**EXTRACTED TEXT**
══════════════════════════════

Last week, the U.S. Supreme Court heard oral arguments in two cases challenging legal restrictions on same-sex marriage. Proponents and opponents sought to cudgel one another with sociological and psychological studies aiming to prove that science is on their side. Well, what does the science say?
Impact on Traditional Marriage
Some opponents told the court that same-sex marriage will undermine conventional marriage among heterosexuals. So what do the data say about how legalizing gay marriages affects conventional marriages?
A 2009 study by University of Sherbrooke economist Mircea Trandafir investigated the effect of the legalization of same-sex marriage in the Netherlands, the first country to recognize same-sex marriage. In 1998, the Dutch created registered partnerships, which are open to all couples, and in 2001 a law allowing full same-sex marriages. His analysis found that same-sex marriage leads to a decline in the different-sex marriage rate, but not in the different-sex union (marriage plus registered partnership) rate. In other words, Dutch heterosexual couples are taking advantage of the "marriage lite" registered partnership alternative.
At the time of Prof. Trandafir's study, the chief difference between registered partnerships and marriage was that the former could be dissolved at the civil registry by mutual agreement. In a 2012 West Virginia Law Review article, Mercer School of Law professor Scott Titshaw shows that the political compromises provoked by the initial refusals to extend full marriage rights to same-sex couples result in a proliferation of civil union alternatives. Prof. Titshaw agrees with Prof. Trandafir that different-sex couples increasingly find the new marriage alternatives attractive; in effect, refusing to give full legal recognition to same-sex couples ends up diminishing the status and benefits associated with conventional marriage for everyone. Ironically, conservatives by opposing the extension of full marriage rights to gay people have ended up weakening the institution they sought to protect.
The Divorce Rate
Sweden legalized same-sex civil unions in 1995 and gay marriage in 2009. A 2011 demographic study from researchers at the University of Stockholm reports that since 1999, after decades of falling, both the marriage rate and the fertility rate have trended upward and the divorce rate is down.

══════════════════════════════

**THE TASKS**
(a) Rewrite the same-sex marriage passage starting with "Last week, the" and going on through "the science say?", changing "U.S. Supreme Court" to "nation's highest court".
(b) Answer these questions using the same-sex marriage passage:
(i) In what year did the Dutch create registered partnerships?
(ii) In which publication did Scott Titshaw's 2012 article appear?
(iii) In what year did Sweden legalize same-sex civil unions?

**GIVEN DATA**

══════════════════════════════

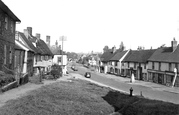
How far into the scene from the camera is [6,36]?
19500 mm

══════════════════════════════

**COMPLETE ANSWERS**
(a)
Last week, the nation's highest court heard oral arguments in two cases challenging legal restrictions on same-sex marriage. Proponents and opponents sought to cudgel one another with sociological and psychological studies aiming to prove that science is on their side. Well, what does the science say?

(b)
(i) 1998
(ii) The West Virginia Law Review
(iii) 1995